--- START ---

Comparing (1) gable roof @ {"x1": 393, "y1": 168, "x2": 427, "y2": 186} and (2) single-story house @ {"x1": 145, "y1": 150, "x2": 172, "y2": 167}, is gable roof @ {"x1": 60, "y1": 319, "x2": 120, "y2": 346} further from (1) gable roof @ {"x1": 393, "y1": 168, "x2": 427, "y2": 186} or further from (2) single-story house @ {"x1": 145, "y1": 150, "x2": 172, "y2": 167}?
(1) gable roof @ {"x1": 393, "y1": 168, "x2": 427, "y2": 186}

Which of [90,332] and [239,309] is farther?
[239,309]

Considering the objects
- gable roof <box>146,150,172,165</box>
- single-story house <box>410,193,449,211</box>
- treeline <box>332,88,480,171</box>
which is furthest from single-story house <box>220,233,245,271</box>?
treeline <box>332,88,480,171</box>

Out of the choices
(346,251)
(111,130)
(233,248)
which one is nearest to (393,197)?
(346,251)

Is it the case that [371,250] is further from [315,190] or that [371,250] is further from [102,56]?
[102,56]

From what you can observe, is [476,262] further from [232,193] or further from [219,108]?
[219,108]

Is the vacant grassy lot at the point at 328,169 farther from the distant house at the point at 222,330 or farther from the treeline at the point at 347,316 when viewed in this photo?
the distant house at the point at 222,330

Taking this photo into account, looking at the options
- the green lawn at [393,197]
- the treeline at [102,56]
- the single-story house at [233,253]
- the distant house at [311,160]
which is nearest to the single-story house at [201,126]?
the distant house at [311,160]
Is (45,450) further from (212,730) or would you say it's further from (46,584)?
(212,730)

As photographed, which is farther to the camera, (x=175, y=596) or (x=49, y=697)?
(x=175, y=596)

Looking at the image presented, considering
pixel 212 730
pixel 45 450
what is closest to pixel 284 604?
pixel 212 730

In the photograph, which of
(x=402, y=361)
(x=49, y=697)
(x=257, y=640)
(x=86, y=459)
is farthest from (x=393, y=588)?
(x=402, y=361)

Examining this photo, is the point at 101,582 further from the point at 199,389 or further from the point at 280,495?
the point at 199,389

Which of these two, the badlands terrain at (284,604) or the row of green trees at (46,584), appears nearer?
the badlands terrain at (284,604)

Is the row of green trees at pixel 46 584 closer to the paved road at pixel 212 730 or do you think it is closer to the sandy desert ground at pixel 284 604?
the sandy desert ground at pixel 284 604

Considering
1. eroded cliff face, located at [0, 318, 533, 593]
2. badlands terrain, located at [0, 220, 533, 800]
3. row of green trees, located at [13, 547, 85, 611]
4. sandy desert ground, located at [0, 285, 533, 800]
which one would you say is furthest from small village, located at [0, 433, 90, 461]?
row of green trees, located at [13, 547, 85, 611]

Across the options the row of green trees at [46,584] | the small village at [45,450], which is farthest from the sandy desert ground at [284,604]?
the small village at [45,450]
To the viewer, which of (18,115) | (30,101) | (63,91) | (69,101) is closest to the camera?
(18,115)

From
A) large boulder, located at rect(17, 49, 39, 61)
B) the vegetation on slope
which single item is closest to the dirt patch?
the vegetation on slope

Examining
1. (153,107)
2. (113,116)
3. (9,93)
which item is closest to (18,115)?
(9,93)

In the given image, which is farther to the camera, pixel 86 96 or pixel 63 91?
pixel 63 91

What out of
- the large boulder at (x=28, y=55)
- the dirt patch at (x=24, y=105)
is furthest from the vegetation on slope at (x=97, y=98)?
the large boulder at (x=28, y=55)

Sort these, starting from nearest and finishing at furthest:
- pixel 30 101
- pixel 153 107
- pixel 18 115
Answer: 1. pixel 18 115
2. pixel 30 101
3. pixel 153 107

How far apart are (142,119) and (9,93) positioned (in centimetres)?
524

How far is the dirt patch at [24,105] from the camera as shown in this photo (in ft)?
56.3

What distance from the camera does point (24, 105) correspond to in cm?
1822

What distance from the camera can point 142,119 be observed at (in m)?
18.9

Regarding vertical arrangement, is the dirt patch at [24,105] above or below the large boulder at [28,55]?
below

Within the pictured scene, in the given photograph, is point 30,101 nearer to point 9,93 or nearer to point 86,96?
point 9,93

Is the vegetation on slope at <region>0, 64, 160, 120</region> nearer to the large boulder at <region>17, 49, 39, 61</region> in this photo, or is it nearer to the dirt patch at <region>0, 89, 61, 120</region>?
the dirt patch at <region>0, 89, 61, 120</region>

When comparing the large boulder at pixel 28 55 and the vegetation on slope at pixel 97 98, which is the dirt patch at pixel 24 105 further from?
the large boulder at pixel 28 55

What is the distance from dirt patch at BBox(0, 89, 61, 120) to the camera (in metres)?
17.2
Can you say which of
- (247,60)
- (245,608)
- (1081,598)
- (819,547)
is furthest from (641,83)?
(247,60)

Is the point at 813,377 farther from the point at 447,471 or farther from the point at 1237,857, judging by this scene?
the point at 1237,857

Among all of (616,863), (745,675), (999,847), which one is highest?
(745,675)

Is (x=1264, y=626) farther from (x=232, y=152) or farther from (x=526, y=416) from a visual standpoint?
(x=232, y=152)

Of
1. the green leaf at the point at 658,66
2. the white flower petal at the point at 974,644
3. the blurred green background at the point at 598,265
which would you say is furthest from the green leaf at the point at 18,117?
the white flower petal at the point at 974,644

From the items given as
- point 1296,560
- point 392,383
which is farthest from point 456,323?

--- END ---

Copy out the records word for word, from the line that contains "Within the pictured" through the end of the records, with both ends included.

Within the pictured scene, in the given photograph, is point 30,101 nearer to point 9,93 or nearer to point 86,96?
point 9,93

Is the vegetation on slope at <region>0, 64, 160, 120</region> nearer to the large boulder at <region>17, 49, 39, 61</region> in this photo, or is it nearer to the dirt patch at <region>0, 89, 61, 120</region>?
the dirt patch at <region>0, 89, 61, 120</region>

When comparing the large boulder at pixel 28 55 and the vegetation on slope at pixel 97 98, which is the dirt patch at pixel 24 105 further from?
the large boulder at pixel 28 55

What is the distance from dirt patch at BBox(0, 89, 61, 120) to the camera (in metres)?
17.2
Can you say which of
- (247,60)
- (245,608)
- (1081,598)
- (819,547)
is furthest from (641,83)?
(247,60)

Is the point at 813,377 farther from the point at 447,471 or farther from the point at 1237,857, judging by this scene?
the point at 1237,857

Among all of (616,863), (745,675), (999,847), which one is highest?
(745,675)

Is (x=1264, y=626) farther from (x=232, y=152) or farther from (x=526, y=416) from a visual standpoint?
(x=232, y=152)

Of
1. the green leaf at the point at 658,66
2. the white flower petal at the point at 974,644
3. the blurred green background at the point at 598,265
which would you say is furthest from the green leaf at the point at 18,117?
the white flower petal at the point at 974,644

From the items given as
- point 1296,560
- point 392,383
which is farthest from point 456,323?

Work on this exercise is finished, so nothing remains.